Sufficient Use of Air Conditioners Crucial on Hot Summer Days

In recent years, the annual number of people who are transported by ambulance due to heat stroke has ranged from 40,000 to over 50,000, with more than 1,000 deaths. It needs to be recognized that heat stroke poses a more serious threat than natural disasters and has a higher death toll.

Hot, humid days with high temperatures are continuing throughout the Japanese archipelago.

Temperatures usually rise even higher after the rainy season ends. Vigilance is especially important at this time.

In central Tokyo, there have been extremely hot days with maximum temperatures of 35 C or higher, and “heat stroke alerts” have been issued in many areas. Many people must be feeling this unusual heat, which can be described as brutal.

Many may think of heat stroke as people collapsing while exercising or working outdoors under the blazing sun. In reality, however, the majority of deaths from heat stroke occur among the elderly at home.

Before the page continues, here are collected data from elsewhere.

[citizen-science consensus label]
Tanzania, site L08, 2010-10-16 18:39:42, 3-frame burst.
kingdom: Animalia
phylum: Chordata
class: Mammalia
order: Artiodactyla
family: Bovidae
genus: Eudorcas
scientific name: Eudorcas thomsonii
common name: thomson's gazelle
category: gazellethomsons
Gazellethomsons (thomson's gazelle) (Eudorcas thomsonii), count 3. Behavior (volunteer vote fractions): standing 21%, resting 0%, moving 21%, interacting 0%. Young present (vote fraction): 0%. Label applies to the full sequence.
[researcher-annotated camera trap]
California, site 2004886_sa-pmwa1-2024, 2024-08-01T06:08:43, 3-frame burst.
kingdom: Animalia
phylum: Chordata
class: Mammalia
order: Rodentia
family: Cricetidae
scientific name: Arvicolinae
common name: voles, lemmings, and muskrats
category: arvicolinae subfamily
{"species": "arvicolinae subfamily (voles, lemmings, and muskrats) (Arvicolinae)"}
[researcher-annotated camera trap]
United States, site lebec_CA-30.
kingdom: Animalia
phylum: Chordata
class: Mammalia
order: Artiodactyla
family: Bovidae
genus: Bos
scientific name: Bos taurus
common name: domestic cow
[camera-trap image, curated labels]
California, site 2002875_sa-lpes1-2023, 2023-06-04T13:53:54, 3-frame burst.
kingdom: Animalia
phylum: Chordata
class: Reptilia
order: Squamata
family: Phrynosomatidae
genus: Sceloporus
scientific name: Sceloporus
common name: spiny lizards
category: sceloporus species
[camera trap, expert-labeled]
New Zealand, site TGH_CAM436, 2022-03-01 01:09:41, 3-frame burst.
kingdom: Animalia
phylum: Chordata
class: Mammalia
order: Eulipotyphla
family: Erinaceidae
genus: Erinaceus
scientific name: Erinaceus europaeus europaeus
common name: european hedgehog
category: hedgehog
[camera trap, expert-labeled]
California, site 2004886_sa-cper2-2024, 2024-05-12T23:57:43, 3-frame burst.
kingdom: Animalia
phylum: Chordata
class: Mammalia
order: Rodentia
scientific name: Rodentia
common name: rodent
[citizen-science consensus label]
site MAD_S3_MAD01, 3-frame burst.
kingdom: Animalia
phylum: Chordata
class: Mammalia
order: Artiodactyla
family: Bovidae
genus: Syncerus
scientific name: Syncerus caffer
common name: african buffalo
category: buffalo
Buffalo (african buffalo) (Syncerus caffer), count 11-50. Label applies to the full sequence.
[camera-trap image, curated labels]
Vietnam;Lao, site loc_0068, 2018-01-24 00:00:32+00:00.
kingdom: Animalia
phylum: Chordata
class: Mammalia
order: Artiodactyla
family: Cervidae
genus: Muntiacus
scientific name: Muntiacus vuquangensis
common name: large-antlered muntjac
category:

In a breakdown of heat stroke deaths by age in the 23 wards of Tokyo last summer, more than 80% were elderly people. In addition, 90% of those who died indoors were not using air-conditioning.

Due in part to the effects of global warming, summer heat is not comparable to that in the past. Careless decisions such as “I can get by with an electric fan” must be avoided, and air-conditioning should be used even during the night.

People may hesitate to use air conditioners as a result of the government’s call to save power in the areas served by Tokyo Electric Power Company Holdings, Inc. due to the tight supply and demand for electricity. Another factor is rising electricity bills resulting from the use of air conditioners. However, this is a life-threatening issue. Power should be conserved to a reasonable extent, such as with lighting.

When the temperature rises and the human body dehydrates, its ability to control body temperature is compromised, resulting in heat stroke. Basic prevention measures are to cool the body and drink water frequently.

Elderly people tend to be less sensitive to hot temperatures and less likely to notice their thirst. On dangerous days, it is also important for relatives and neighbors to call on elderly people to use air-conditioning.

This summer, many schools are likely to fully resume club and outdoor activities that were restricted due to the COVID-19 pandemic. Children are also vulnerable to heat stroke due to their poor ability to control their body temperature. On hot days, it is necessary to rethink the details of activities and take other measures as well.

Starting next year, the government will reportedly issue a “special heat stroke alert” when extremely high temperatures that exceed the level for the current heat stroke alerts are expected. The government plans to designate public facilities and private commercial facilities as “cooling shelters” and open them to people.

Some local governments have set up their own shelters to escape the heat. This summer is expected to be extremely hot. Local governments must consider such measures as establishing rest areas for residents and providing them with drinking water, without waiting for the central government program to start.